Something’s up, he said.
I know. I saw the ballet dancer.
We went to the city centre. One of Ilya’s friends had called and said things were happening in Dzerzhinsky Square: Anya, Ilya, Sukhanov, Yura and I were there, but not Lena. It was madness. Protestors everywhere, shouting, jostling crowds. There had been a failed coup against Gorbachev, started by devout Communists horrified at the changes wrought by glasnost and perestroika, by openness and change.
That uncertainty from above seemed to shake people into seeing a true alternative: the end of Communism. Felix Dzerzhinsky’s statue had stood over the square in front of the Lubyanka building since 1958. He, founder of the Cheka, was hauled by a crane to the ground that night, after the failed coup.
The square was floodlit by the lights of surrounding buildings—or maybe they were car headlights from afar. I looked at the faces of my friends in the ill gloom.
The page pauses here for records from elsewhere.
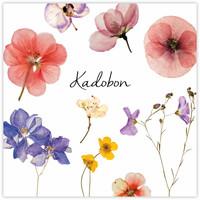 thumb-Kadobon Any Time-1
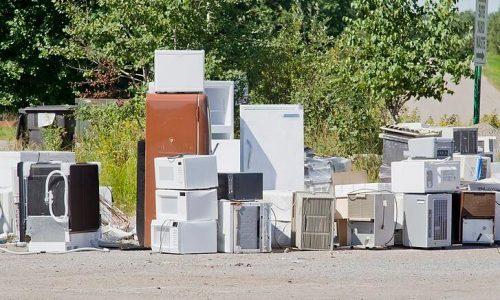 大半年回收利用廢家用電器逾100噸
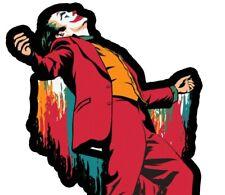 The Joker Colors 3 5 Vinyl Decal Stickers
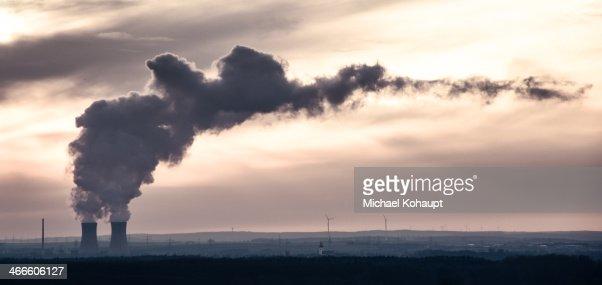 Nuclear power plant Grafenrheinfeld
Anya had her arms crossed, a cigarette in one hand resting on her elbow, her mouth a straight line of wariness, her blonde hair tinged a strange green-gold. Yura had his hands in his pockets, his glasses reflected white dots, he moved his head slowly as if searching for something. Sukhanov, in his denim vest and jeans but without Lena at his side, Ilya with his gelled hair and leather jacket—both stood smoking and staring, their eyes creased a little by unasked questions, and it made them both look older than their twenty-seven years.